Shaw’s workroom was about 20 feet from the men, who sat at a circular table. Through the window to the darkened bag room door, he could see them, but they couldn’t see him. Shaw says he was “petrified” as he tried to remain completely still, worrying that the men would find him lurking there. Then Shaw heard something he’d keep secret for the next 40 years: Bobby Riggs owed the gangsters more than $100,000 from lost sports bets, and he had a plan to pay it back.

Shaw, now 79, told the story of what he saw and heard that Tampa night to a friend late last year for the first time. This spring, he told it to “Outside the Lines.”

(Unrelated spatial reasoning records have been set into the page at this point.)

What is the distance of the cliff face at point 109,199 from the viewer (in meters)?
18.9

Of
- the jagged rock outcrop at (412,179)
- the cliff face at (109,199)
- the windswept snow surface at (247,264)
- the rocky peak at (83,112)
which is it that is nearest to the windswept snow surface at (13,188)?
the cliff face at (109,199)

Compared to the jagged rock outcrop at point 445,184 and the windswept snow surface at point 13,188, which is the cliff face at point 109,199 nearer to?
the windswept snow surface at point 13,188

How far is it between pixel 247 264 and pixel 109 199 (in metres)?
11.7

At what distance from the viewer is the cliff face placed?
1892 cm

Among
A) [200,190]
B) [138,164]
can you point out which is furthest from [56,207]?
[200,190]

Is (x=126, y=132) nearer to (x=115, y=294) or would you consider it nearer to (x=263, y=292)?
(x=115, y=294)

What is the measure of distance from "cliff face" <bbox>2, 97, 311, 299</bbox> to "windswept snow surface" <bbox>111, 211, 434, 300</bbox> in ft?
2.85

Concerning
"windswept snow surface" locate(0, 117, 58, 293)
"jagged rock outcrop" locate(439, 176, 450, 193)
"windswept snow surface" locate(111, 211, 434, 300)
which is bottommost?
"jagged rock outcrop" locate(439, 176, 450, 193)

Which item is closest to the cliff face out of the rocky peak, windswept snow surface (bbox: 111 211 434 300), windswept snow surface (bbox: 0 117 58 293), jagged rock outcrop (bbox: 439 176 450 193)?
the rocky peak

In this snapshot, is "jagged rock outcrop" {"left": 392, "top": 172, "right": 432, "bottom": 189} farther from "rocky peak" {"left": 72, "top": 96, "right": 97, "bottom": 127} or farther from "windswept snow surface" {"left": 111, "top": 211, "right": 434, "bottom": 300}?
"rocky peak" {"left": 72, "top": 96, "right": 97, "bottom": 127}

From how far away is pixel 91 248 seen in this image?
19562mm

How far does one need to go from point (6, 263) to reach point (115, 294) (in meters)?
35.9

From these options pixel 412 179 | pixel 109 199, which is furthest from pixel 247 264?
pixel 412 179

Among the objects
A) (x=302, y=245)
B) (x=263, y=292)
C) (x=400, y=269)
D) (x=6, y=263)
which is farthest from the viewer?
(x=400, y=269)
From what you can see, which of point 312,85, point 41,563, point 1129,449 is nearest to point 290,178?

The men, Shaw says, used an array of nicknames for Riggs — “Riggsy,” “BB,” “Bobby Bolita.” Ragano told the men that “Riggsy” was prepared to “set up two matches … against the two best women players in the world,” Shaw says. “He mentioned Margaret Court — and it’s easy for me to remember that because one of my aunt’s names was Margaret so that, you know, wasn’t hard to remember — and the second lady was Billie Jean King.”

Ragano explained that Riggs “had the first match already in the works … and the second match he knew would follow because of Billie Jean King’s popularity and everything that it would be kind of a slam dunk to get her to play him bragging about beating Margaret Court,” Shaw says Ragano told the men. Shaw also says he heard Ragano mention an unidentified mob man in Chicago who would help engineer the proposed fix.

“Mr. Ragano was emphatic,” Shaw recalls. “Riggs had assured him that the fix would be in — he would beat Margaret Court and then he would go in the tank” against King, but Riggs pledged he’d “make it appear that it was on the up and up.”

Having played tennis at a very good school that won the state championship my senior year, (NB: I wasn’t part of that team, having switched from tennis to track the year before), I always assumed that Bobby Riggs loss to Billie Jean King was fake. I never imagined, however, that the whole situation was one big fix.  It never made any sense that the guy who crushed the world number one, a player who won twice as many Grand Slams as King, could somehow lose in straight sets to a lesser player no matter how “out of shape” he’d gotten in the intervening four months.

This should help you understand that equality isn’t merely a myth, it is a fraudulent myth that is pushed dishonestly by those with a vested material interest in it.